SELECTED TEXT>
┏━━
# new here, the both of us



## Aba Zappa (Dec 18, 2011)

hey everybody just joined here in light of my new buddy, his/her name is Terrance. Here he ( going stick with he until i know for sure) being fat and happy basking. Right now he is in a 50gal half hex while i finish his new home should be done in about a week. So far he's pretty friendly and is eating well. More pics will come along as the years go by.

hope i got this picture thing figured out.....

[attachment=3751]


----------



## TeguBuzz (Dec 18, 2011)

Very nice red, welcome to Tegu Talk. Got questions? Feel free to shoot away!


----------



## Aardbark (Dec 18, 2011)

Welcome to the site.


----------



## martinreptiles_3 (Dec 18, 2011)

Welcome! You will love it here, have some awesome people!


----------



## Aiion (Dec 18, 2011)

Awww, I have a new baby too. Had her since 11/11/11. You will love this site. I know I do already


----------



## Khoilie (Jan 12, 2012)

she's pretty Aba, looks happy too


----------



## Leo93 (Jan 12, 2012)

Nice! Welcome to the forum


----------



## Gandolf38 (Jan 12, 2012)
┗━━
DATA>
┏━━
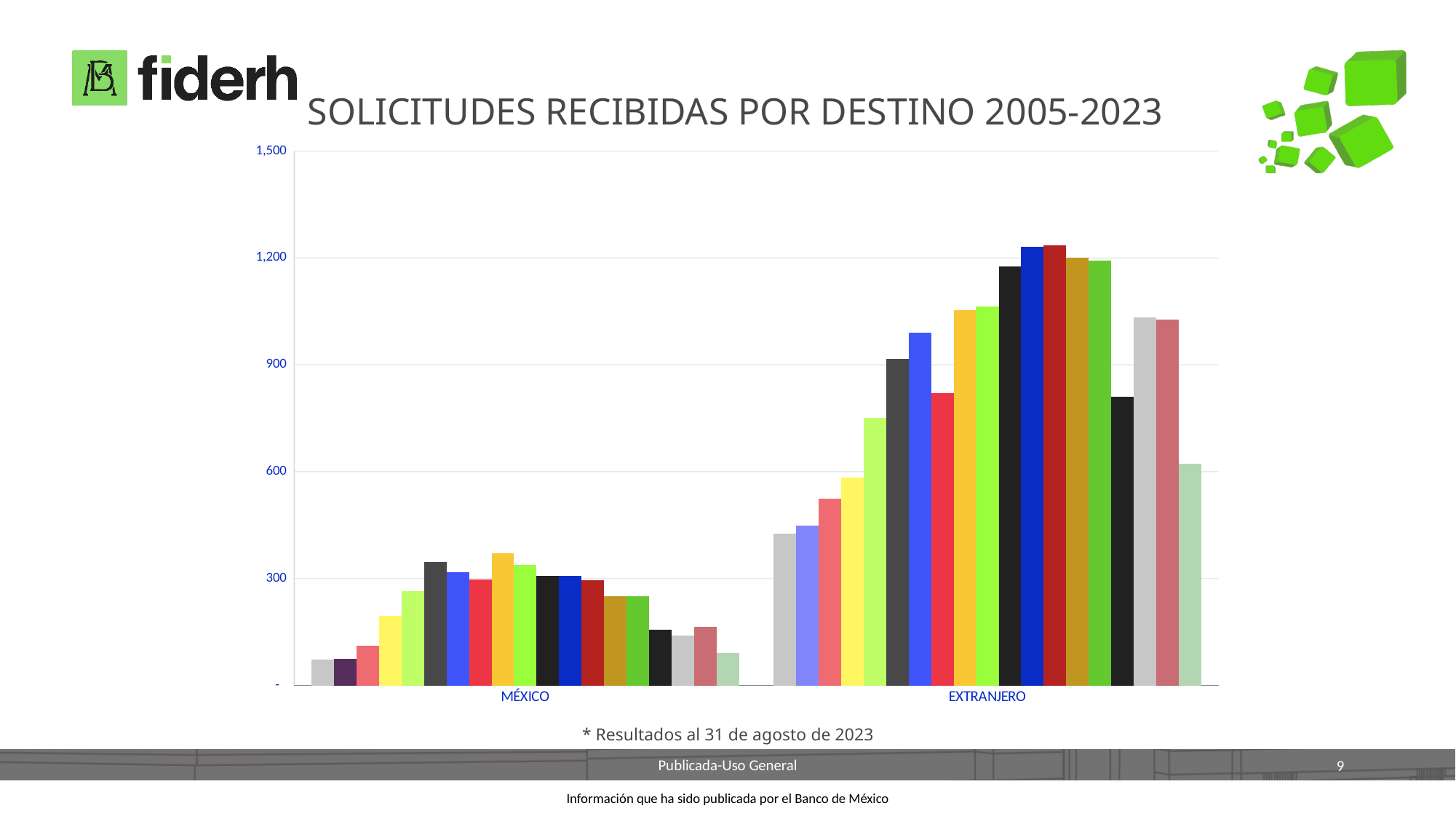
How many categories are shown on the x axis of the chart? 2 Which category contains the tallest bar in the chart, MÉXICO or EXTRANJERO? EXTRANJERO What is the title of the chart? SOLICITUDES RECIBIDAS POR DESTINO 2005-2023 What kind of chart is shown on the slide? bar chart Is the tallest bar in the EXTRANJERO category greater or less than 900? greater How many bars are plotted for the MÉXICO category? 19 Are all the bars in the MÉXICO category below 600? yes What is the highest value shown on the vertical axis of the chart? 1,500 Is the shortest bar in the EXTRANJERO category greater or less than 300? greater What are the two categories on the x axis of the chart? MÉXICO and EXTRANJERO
┗━━
INSTRUCTION 1> In the forum thread about a new member and a pet, list the usernames of everyone whose post is dated Dec 18, 2011.
INSTRUCTION 2> Repeat the part of the forum thread starting with "hey everybody just" and going on through "to shoot away!".
Work only from the forum thread and leave the material aside.

SOLUTION 1> Aba Zappa, TeguBuzz, Aardbark, martinreptiles_3, Aiion

SOLUTION 2>
hey everybody just joined here in light of my new buddy, his/her name is Terrance. Here he ( going stick with he until i know for sure) being fat and happy basking. Right now he is in a 50gal half hex while i finish his new home should be done in about a week. So far he's pretty friendly and is eating well. More pics will come along as the years go by.

hope i got this picture thing figured out.....

[attachment=3751]


----------



## TeguBuzz (Dec 18, 2011)

Very nice red, welcome to Tegu Talk. Got questions? Feel free to shoot away!